Comme s’il n’avait pas assez de pain sur sa planche depuis deux mois, il s’adonne à une intense réflexion. Plus intensément qu’il ne le fait d’habitude, mettons. La pandémie est aussi un prétexte pour se réinventer.

«L’industrie est un peu une caricature d’elle-même, présentement. Alors que les créateurs étaient trop peu payés pour du contenu diffusé à grande échelle, les circonstances en amènent beaucoup à diffuser du contenu gratuit. L’industrie de la musique était déjà en train de prendre un virage mais là, on dérape, le virage nous saute dans la face. La crise devient un catalyseur qui accélère la réflexion et la transformation de l’industrie. J’ai hâte de voir quelle forme va prendre la diffusion dans l’avenir. Et de savoir c’est quand, l’avenir!»
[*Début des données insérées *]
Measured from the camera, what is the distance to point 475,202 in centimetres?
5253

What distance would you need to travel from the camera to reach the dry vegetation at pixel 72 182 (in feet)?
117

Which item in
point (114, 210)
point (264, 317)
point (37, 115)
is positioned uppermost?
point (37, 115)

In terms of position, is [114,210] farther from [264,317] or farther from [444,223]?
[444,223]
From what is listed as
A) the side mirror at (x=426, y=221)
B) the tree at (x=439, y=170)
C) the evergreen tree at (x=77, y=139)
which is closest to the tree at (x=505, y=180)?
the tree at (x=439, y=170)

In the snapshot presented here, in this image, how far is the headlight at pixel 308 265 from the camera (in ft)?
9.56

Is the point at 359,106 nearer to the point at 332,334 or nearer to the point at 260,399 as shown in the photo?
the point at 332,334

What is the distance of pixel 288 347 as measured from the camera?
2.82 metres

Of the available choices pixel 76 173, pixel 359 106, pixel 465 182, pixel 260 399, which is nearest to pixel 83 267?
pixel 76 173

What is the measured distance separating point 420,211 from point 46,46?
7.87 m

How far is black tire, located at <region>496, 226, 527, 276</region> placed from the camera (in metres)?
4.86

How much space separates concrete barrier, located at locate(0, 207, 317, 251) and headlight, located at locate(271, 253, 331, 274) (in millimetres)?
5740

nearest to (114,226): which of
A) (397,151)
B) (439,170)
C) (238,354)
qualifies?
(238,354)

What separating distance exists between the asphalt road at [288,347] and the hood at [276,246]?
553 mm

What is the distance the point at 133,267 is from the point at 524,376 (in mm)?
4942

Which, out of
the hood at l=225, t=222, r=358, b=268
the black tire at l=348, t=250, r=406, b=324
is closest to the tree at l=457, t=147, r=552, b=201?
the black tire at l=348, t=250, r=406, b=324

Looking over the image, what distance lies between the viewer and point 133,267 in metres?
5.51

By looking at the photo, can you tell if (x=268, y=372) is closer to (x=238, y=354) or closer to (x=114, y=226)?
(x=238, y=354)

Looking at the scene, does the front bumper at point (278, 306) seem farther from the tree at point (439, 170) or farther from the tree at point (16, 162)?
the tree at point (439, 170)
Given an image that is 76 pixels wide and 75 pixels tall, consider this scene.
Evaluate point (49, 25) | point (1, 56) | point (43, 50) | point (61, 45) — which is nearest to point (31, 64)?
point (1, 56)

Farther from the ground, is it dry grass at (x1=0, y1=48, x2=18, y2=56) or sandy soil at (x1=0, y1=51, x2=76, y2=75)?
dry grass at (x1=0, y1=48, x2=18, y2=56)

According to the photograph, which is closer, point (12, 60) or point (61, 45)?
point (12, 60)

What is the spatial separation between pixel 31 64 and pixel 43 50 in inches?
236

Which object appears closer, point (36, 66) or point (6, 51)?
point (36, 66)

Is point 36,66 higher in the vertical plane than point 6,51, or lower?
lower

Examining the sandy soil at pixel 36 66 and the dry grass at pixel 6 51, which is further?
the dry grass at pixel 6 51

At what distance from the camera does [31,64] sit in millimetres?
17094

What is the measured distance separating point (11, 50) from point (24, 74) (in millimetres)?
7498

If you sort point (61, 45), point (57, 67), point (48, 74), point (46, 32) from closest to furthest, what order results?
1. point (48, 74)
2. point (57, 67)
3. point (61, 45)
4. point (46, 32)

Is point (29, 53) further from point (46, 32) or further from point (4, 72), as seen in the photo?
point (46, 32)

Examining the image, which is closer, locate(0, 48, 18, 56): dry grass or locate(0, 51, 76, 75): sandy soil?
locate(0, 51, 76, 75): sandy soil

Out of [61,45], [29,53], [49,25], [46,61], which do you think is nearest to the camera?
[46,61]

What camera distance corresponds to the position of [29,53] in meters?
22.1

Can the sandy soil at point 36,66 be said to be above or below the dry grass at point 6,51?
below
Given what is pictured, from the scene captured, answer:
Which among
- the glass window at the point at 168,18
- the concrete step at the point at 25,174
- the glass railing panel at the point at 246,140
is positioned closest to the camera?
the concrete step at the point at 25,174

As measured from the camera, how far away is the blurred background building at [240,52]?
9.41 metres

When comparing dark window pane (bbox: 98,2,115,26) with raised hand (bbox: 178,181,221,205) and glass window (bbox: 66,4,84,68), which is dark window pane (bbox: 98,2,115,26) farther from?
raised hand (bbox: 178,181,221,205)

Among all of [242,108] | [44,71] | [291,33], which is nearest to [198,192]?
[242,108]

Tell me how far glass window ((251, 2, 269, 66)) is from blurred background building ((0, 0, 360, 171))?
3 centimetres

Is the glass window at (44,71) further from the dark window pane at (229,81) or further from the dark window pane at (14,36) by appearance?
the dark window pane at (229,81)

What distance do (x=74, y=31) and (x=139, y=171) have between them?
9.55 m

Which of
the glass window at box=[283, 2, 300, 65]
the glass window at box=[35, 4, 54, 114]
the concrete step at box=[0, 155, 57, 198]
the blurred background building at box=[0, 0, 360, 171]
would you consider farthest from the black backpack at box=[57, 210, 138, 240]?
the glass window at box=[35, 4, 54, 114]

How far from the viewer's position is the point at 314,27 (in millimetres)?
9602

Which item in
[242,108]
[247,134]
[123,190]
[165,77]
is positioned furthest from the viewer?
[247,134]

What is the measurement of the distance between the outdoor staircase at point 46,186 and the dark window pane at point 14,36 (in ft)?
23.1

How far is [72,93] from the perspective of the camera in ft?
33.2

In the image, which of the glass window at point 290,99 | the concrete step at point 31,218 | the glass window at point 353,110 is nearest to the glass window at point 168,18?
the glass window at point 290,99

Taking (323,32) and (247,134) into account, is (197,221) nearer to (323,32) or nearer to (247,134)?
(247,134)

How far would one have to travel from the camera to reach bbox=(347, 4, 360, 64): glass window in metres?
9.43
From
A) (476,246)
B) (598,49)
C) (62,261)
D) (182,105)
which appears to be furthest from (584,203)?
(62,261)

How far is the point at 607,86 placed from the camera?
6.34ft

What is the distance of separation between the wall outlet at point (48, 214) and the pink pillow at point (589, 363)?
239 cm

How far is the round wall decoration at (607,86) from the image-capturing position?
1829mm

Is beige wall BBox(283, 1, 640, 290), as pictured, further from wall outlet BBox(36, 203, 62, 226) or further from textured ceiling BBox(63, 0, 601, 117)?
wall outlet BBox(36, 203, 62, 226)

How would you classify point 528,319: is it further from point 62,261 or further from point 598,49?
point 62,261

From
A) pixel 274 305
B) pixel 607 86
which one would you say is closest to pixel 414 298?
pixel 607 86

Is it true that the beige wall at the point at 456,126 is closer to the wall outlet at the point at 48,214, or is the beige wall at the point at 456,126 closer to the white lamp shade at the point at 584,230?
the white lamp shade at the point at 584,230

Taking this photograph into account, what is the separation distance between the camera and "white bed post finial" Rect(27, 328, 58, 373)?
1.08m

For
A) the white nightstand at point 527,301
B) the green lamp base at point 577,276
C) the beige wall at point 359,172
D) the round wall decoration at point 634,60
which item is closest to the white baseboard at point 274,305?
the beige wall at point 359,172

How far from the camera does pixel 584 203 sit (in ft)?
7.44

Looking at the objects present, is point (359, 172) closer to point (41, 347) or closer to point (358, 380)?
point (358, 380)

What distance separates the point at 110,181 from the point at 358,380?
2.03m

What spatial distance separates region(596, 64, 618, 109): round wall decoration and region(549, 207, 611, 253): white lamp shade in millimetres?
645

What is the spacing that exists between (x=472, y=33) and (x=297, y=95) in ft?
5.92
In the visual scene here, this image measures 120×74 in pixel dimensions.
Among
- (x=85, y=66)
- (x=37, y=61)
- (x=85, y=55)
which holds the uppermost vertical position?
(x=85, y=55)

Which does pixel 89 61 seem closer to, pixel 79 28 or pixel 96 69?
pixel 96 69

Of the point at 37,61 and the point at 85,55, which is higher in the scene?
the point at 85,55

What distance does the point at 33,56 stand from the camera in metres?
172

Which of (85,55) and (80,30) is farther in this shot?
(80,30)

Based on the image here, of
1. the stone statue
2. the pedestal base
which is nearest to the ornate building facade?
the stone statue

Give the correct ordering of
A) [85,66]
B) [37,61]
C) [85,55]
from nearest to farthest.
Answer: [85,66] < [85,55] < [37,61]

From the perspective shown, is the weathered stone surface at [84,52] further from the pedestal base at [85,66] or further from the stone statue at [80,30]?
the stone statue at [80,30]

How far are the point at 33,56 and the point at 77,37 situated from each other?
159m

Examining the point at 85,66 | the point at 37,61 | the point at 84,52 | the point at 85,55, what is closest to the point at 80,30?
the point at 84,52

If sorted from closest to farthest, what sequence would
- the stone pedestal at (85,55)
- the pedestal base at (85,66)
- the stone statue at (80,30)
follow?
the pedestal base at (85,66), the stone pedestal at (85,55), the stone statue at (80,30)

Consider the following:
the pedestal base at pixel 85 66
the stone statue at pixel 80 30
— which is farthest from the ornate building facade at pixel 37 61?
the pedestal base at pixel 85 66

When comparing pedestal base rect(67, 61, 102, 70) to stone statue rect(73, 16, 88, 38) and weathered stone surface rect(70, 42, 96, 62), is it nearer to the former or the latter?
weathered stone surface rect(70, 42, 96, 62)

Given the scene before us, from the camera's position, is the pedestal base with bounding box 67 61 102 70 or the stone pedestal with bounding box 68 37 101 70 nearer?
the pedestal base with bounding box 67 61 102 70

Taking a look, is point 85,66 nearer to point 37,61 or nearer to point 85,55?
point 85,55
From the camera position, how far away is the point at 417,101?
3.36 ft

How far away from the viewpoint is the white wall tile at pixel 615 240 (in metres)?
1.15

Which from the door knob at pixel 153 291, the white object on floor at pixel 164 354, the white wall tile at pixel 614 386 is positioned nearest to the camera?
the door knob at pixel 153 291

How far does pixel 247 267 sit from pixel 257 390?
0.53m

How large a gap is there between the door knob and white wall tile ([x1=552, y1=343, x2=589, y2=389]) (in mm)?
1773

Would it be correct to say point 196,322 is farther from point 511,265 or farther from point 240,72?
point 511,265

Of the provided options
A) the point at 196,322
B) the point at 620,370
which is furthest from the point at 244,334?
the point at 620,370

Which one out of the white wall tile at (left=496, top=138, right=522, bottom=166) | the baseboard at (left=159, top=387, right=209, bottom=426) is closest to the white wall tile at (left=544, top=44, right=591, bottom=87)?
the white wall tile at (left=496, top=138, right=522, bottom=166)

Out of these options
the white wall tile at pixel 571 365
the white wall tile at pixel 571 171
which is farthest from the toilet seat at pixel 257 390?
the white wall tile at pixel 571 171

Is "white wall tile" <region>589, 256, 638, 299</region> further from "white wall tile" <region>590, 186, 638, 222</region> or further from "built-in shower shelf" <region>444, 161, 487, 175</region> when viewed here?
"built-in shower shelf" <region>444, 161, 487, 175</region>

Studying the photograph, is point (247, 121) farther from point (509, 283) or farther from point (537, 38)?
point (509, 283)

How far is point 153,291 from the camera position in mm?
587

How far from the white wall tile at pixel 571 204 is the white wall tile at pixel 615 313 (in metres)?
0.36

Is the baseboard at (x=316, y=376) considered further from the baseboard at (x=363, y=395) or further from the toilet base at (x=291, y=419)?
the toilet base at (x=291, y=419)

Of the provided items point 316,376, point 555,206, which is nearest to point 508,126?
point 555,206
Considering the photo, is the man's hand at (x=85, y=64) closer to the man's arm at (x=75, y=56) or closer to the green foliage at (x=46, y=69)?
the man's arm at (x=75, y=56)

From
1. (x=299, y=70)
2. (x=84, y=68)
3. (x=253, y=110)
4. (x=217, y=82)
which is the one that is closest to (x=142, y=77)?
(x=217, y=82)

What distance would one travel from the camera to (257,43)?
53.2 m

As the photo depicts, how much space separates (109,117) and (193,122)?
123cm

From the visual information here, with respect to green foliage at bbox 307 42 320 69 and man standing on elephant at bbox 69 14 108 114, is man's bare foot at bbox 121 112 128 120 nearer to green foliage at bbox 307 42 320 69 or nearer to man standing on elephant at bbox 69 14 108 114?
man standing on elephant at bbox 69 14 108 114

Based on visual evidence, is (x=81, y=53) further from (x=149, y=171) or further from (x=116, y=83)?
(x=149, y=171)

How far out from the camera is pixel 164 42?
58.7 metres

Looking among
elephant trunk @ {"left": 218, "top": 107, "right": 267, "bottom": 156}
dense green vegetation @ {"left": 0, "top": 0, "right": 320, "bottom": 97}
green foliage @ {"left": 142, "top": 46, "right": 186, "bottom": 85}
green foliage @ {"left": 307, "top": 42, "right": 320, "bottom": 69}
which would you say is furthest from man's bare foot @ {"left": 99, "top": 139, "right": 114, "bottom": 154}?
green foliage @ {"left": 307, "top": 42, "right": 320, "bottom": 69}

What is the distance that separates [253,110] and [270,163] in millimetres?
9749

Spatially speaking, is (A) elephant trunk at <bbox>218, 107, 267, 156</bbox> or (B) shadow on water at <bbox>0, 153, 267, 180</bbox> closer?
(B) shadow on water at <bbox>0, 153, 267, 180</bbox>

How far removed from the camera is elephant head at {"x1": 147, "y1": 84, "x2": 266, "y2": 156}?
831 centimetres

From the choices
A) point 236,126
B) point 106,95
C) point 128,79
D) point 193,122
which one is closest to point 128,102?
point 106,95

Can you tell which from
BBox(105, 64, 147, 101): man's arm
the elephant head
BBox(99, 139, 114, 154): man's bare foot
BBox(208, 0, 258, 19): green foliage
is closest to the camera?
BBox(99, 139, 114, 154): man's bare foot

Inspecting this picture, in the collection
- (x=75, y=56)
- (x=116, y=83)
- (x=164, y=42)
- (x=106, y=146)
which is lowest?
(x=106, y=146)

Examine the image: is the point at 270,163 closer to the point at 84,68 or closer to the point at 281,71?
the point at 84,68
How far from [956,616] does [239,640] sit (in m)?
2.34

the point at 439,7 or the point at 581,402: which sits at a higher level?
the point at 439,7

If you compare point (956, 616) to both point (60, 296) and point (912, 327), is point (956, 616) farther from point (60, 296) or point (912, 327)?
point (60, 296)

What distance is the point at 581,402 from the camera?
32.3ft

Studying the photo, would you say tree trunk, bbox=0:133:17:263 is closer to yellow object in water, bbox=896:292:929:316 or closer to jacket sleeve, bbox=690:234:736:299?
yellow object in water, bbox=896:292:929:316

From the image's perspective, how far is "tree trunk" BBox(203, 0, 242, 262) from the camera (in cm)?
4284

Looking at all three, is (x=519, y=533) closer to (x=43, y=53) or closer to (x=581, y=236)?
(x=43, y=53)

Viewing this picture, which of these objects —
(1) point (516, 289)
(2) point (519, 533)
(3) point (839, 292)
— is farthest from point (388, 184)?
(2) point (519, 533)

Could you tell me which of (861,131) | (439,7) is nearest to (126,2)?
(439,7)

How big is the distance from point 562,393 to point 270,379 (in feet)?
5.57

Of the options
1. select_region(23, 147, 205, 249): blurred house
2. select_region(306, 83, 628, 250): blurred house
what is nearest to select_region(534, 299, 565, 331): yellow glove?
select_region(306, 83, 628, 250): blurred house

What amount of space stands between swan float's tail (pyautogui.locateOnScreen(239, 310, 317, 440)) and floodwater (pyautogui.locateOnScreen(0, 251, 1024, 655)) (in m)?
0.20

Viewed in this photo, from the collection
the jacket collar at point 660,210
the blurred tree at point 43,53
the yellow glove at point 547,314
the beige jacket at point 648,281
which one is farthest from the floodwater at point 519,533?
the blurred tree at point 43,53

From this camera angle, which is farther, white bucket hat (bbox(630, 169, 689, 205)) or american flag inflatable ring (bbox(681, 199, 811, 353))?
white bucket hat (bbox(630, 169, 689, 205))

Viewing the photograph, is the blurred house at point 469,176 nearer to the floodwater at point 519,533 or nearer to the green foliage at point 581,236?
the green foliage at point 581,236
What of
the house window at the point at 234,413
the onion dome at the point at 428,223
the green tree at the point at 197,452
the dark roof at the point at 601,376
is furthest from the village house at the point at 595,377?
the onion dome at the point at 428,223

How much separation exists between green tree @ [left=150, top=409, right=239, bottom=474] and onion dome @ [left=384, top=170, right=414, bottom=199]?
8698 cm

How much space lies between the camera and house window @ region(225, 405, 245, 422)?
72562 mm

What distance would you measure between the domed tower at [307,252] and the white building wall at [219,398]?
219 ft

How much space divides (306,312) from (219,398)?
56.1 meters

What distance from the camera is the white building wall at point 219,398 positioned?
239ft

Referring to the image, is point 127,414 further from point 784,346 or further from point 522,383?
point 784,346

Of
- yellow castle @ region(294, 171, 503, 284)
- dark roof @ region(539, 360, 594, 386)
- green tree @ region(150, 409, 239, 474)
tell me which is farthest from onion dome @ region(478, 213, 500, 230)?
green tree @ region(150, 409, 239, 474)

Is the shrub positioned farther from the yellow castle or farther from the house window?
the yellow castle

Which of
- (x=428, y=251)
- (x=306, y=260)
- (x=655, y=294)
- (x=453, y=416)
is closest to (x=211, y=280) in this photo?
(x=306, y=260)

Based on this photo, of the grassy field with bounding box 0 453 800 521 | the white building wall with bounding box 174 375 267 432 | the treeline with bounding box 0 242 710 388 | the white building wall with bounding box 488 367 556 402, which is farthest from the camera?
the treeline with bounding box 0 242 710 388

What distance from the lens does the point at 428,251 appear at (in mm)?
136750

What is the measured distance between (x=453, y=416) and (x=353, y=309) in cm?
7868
Ça pose forcément la question de la pertinence sociale de l’art et des artistes. Et pour peu qu’ils soient vus comme essentiels, il faut bien déterminer comment ils pourront s’exprimer et en vivre. Gros dossier.

«Tout ça me rappelle à quel point je suis privilégié de gagner ma vie à faire de la musique. Je suis vraiment à ma place, je travaille fort et le bouleversement me stimule à continuer pour conserver ce statut.»

«Disons que je ne suis pas malheureux de tout ça; c’est une belle occasion de faire le point, de se repositionner.» Faut pas rêver non plus: Jeannot a hâte qu’on se déconfine. Hâte de retrouver les amis, d’autres artistes avec qui échanger des idées, des musiques, brasser la soupe de la création. Il pense à eux.

«Je vois beaucoup de musiciens qui ont perdu plein de contrats et j’ai énormément de sympathie pour eux. J’en ai aussi pour le personnel du réseau de la santé pour qui ce n’est vraiment pas facile; je les remercie du plus profond de mon cœur.»